Some autistic kids may be nonverbal and use a communicator, which is an electronic device that speaks for them. Others may communicate via echolalia, which is repeating what is said to them. Some may limit the conversation to a topic with which they feel comfortable, such as a special interest. Other autistic children can have conversations, but avoid eye contact. Some need time to process the information coming in, and can hold a conversation, but slowly.
Above all, don’t take a nontypical response personally. “It’s not that they don’t like you,” explains Gilliam. “They might not know what to say or have the words. That’s where patience comes back in as being important.”

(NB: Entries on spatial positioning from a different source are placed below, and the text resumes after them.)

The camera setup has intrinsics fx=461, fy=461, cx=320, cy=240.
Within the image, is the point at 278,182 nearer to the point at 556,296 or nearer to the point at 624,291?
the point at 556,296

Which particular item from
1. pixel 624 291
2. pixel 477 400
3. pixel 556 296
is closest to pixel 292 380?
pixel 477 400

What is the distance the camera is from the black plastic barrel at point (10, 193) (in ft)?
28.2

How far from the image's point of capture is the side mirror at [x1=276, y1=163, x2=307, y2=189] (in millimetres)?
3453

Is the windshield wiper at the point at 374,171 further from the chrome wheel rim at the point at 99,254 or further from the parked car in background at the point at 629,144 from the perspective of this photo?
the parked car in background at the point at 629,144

PHOTO COURTESY OF CAREY SMITH
(L-R) Luca and Kai play in the foam pit at Bomke’s Pumpkin Patch.
Imaginative play can sometimes be a challenge for kids on the spectrum, as they are often literal thinkers. This can make it hard for them to play in a traditional manner, but being adaptable is a good way to be a friend to someone who is autistic. Sometimes playing alongside of, and not with, an autistic child is a good way of including them without overwhelming them.
Another difference that is common among autistic people is engaging in self-stimulating behaviors, known as stimming. This may look odd at first, but stimming helps an autistic person regulate their nervous system. They may flap, jump or spin, clap their hands or snap their fingers, rock back and forth, or anything else that gives them sensory input and helps to calm themselves.

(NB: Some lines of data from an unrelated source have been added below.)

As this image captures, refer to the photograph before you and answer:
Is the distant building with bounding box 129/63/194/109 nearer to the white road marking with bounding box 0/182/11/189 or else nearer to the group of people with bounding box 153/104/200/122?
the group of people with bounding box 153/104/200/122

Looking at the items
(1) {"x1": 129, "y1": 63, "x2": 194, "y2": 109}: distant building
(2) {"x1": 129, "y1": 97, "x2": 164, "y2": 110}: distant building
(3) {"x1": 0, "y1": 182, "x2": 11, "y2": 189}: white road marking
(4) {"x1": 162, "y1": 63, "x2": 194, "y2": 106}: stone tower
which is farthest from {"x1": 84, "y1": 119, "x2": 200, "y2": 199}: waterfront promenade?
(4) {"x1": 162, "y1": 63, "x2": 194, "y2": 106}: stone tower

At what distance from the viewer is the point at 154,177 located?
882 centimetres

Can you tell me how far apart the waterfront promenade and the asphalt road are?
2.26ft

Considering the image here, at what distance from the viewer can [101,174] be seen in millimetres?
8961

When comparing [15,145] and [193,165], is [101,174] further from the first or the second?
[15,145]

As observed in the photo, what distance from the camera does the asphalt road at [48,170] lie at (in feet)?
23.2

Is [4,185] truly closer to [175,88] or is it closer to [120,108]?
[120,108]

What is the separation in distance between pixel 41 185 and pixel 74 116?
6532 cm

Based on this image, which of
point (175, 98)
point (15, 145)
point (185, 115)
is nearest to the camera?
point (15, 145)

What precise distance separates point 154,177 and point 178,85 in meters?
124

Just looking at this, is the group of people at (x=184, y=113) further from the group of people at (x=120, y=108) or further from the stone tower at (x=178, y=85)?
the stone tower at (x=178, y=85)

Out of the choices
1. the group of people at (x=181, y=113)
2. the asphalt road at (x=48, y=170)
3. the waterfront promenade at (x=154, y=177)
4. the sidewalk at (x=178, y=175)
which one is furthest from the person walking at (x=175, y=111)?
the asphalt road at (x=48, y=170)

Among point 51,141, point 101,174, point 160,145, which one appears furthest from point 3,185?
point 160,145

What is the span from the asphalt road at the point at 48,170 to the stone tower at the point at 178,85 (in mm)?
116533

Gilliam says it’s good to talk with your children about the behaviors they may see their autistic friends engaging in. “In helping them build friendships, it helps those kids understand. Because autistic kids engage in those behaviors, they aren’t weird or strange. It’s what makes them comfortable.”
Autistic children often get overstimulated, which can sometimes lead to meltdowns. This may look like a tantrum, but isn’t. A meltdown is an uncontrollable response to overwhelming sensory input like bright or fluorescent lighting, loud or constant noises, crowded, busy places, or even an itchy clothing tag. Parks are wonderful and exciting fun, but for a lot of autistic kids, it can be hard to manage a social situation on top of all of the sensory overload. Sometimes autistic kids will wear noise-canceling headphones, weighted vests or carry and stroke a stuffie to help navigate a potentially overwhelming experience.
Kids on the spectrum often flourish when their expectations are met via a routine. When this routine is altered or upset, it can be very hard for kids on the spectrum to manage their emotional response. This can also result in a meltdown.
Gilliam suggests talking to your children about autism and common behaviors so they are prepared when they see them on the playground or in the classroom. “Helping to understand in advance is helpful. Starting that out at the beginning can help a kid understand that kids with autism are going to do things a little differently, but that’s OK.” She advises parents to direct kids to ask them or a teacher if they see an unfamiliar behavior. Knowledge is the key to understanding.
In fact, teaching our children to be accepting of diversity in all areas leads to a more inclusive society. As Gilliam notes, “Parents can help their kids understand that not everybody likes the same things or does the same thing the same way, and that’s OK. Helping teach those base-level ideas can help someone understand autism as well.”
Carey Smith was inspired to write this article because of the efforts of her autistic son’s friend, who is the most excellent friend a kid could have.